Oh, crap! Three servings of fat! Now we're over the day's limit. You can either add just two teaspoons of oil instead of the full tablespoon to the salad to make up for the margarine at breakfast, or if you're planning ahead (as seems necessary unless you want to scramble at the end of the day to find recipes that have exactly what you need and/or cut random parts out of recipes/ eat random things to make up for shortcomings earlier in the day), you can just skip the margarine at breakfast. Add a half-cup of fruit and you're done for the...
 
Wait. I forgot the second serving of milk! Well, if you're planning ahead, you could have had a cup of skim milk with breakfast. Or if you waited, you can have a half-cup of plain yogurt over your half-cup of fruit for dessert with dinner.

I'm frankly feeling worn out after planning for just one day, and I haven't even thought about the minimum number of fish servings per week, or the maximum number of processed meat servings, or grappled with vegetables in the "limited" category, or considered the requirement to eat liver once a week, or figured out what "bonus" foods are and how they fit, or....

So, yeah. Whoever spent their days figuring out how to count half a serving of tomato sauce in the meal plan might have sharpened their math skills, but they probably didn't have much time to join consciousness-raising groups or fight for the ERA. Those who argue that diet culture is a great way to distract people from putting their energies into more important matters are probably on to something. 

Tuesday, August 3, 2021

Weird little August vacations

For August, The Chamberlain Calendar of American Cooking (Narcisse and Narcissa Chamberlain, 1957) focused on a few vacation spots. While the vacation focus makes sense for August, when people are often squeezing in a summer getaway before school and cold weather get in the way, the choices seem a little weird.

A lot of people love seaside adventures, so I get why Marblehead, Massachusetts, is in here. The fresh seafood is a big draw, so I understand the choice of fish chowder, too, even if I'm more interested in chowder when it's cold outside than when the air is already hot and humid enough for me to feel like I'm trying to breathe chowder.

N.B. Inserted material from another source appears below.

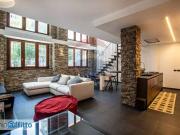 Bilocale arredato Barona, giambellino, lorenteggio,...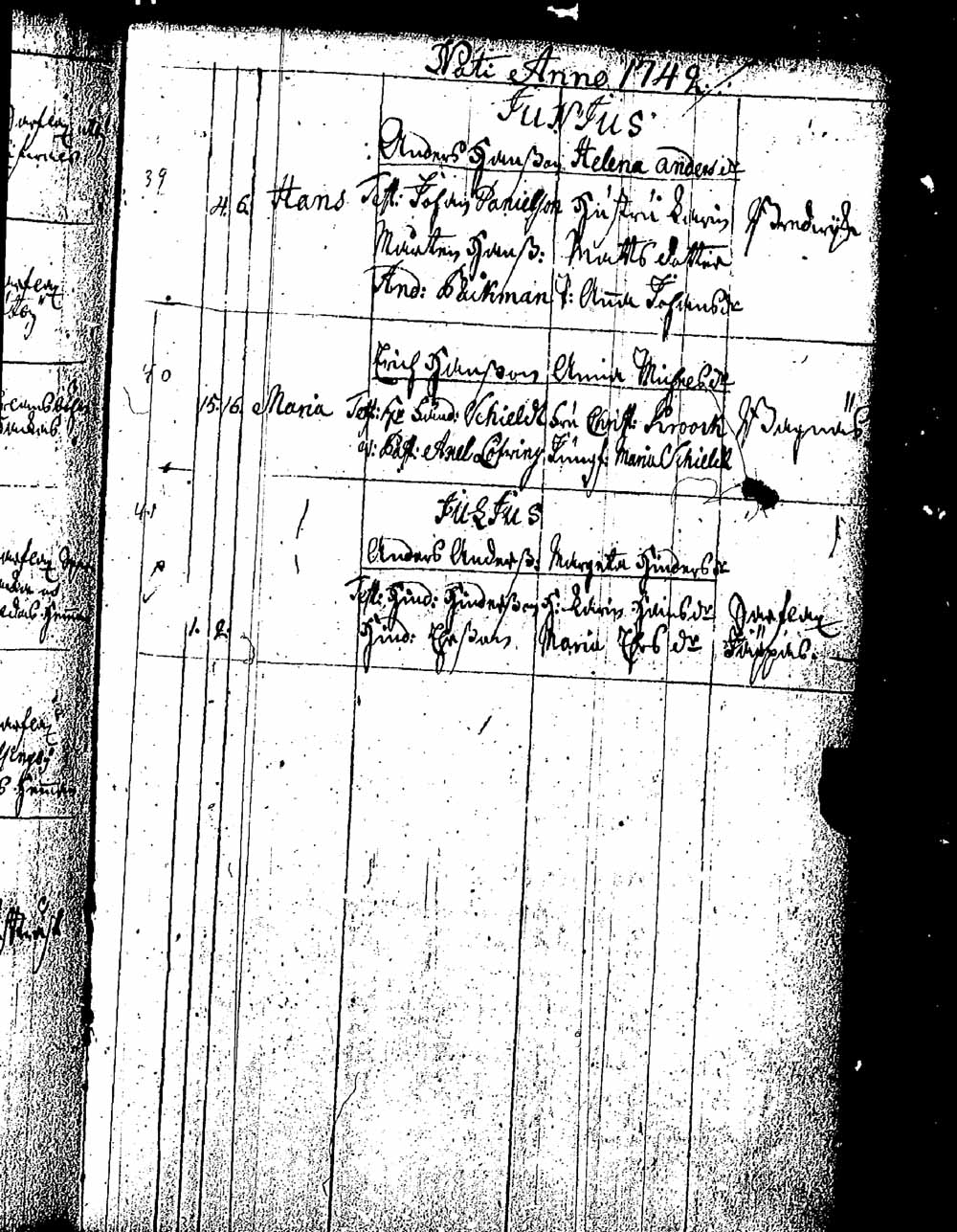 [ kuvat/160.jpg ]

I just don't get the name: Spite House Fish Chowder. A little Googling showed me that the Marblehead Spite House is one of the oldest U.S. spite houses-- houses built to irritate or annoy neighbors with whom one has a dispute. They are often built to block someone's view, or to stay just within the boundaries of a too-small lot. This one is so old that nobody seems to be quite sure of who was being spited or how, but I have no idea how the chowder recipe came to be associated with the Spite House. It's not a restaurant, as far as my many seconds of research have found, and any mentions I can find of this recipe refer back to this cookbook. If anybody knows what the Spite House has to do with fish chowder, let me know!

Another potential destination for summer vacationers-- maybe for ones who love large bodies of water but prefer to know they're shark-free-- is Mackinac Island. I've never been to Mackinac Island, but when I saw that this slow-paced resort was featured, I knew that the recipe had to be for fudge! (If you've never heard of Mackinac Island and think I'm being overly deterministic, just Google "Mackinac Island recipes" and see what comes up. Plus, a lot of regional ice cream makers have a Mackinac Island Fudge flavor. I swear, it's not just me!) Everyone I know who has been there comes home with a few pounds of fudge to distribute to friends and relatives. So of course...

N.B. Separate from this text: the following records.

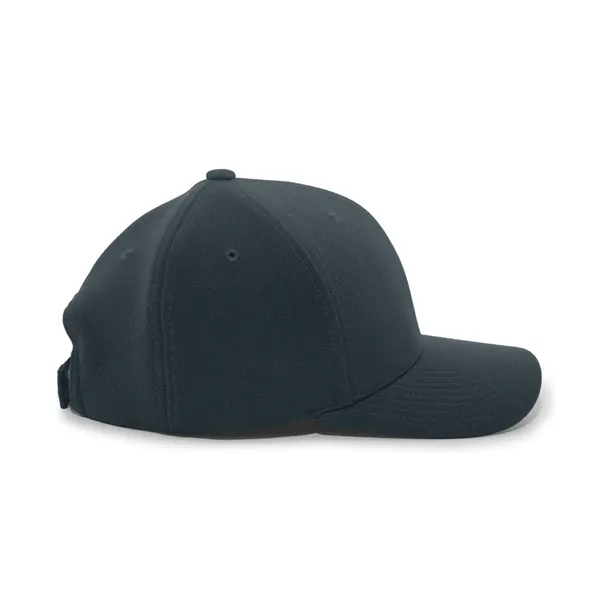 M2 Performance Cap... from ASI 89380 Staton Corporate and Casual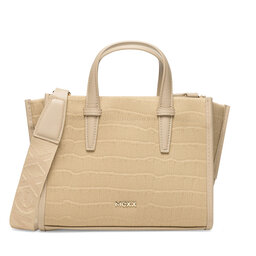 MEXX Torebka MEXX MEXX-E-019-05 Beżowy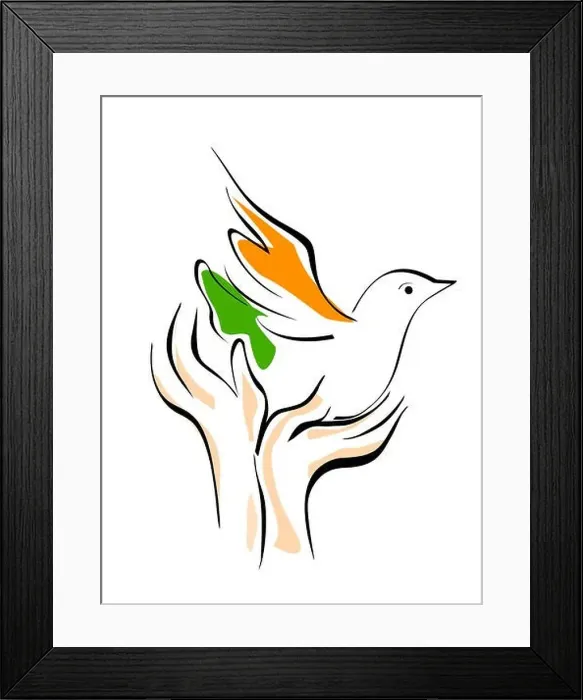 Framed Print : religion, sport, sports, isolated, green, india, freedom, liberty Framed Print : religion, sport, sports, isolated, green, india, freedom, liberty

...the Chamberlains for some reason think the resort should be featured with a recipe for Scalloped Eggs and Onions. Which... I guess? Representing Mackinac Island with a recipe for eggs and onions is like taking a trip to New Orleans and coming back with a recipe for Cheddar mashed potatoes. I'm sure somebody in the area makes that, but it's not really the recipe non-native cooks are looking for.

At least these recipes made me think and even do a little bit of research, so I guess that counts as an educational activity? This August entry is getting me prepped for back-to-school time, whether or not I'm ready.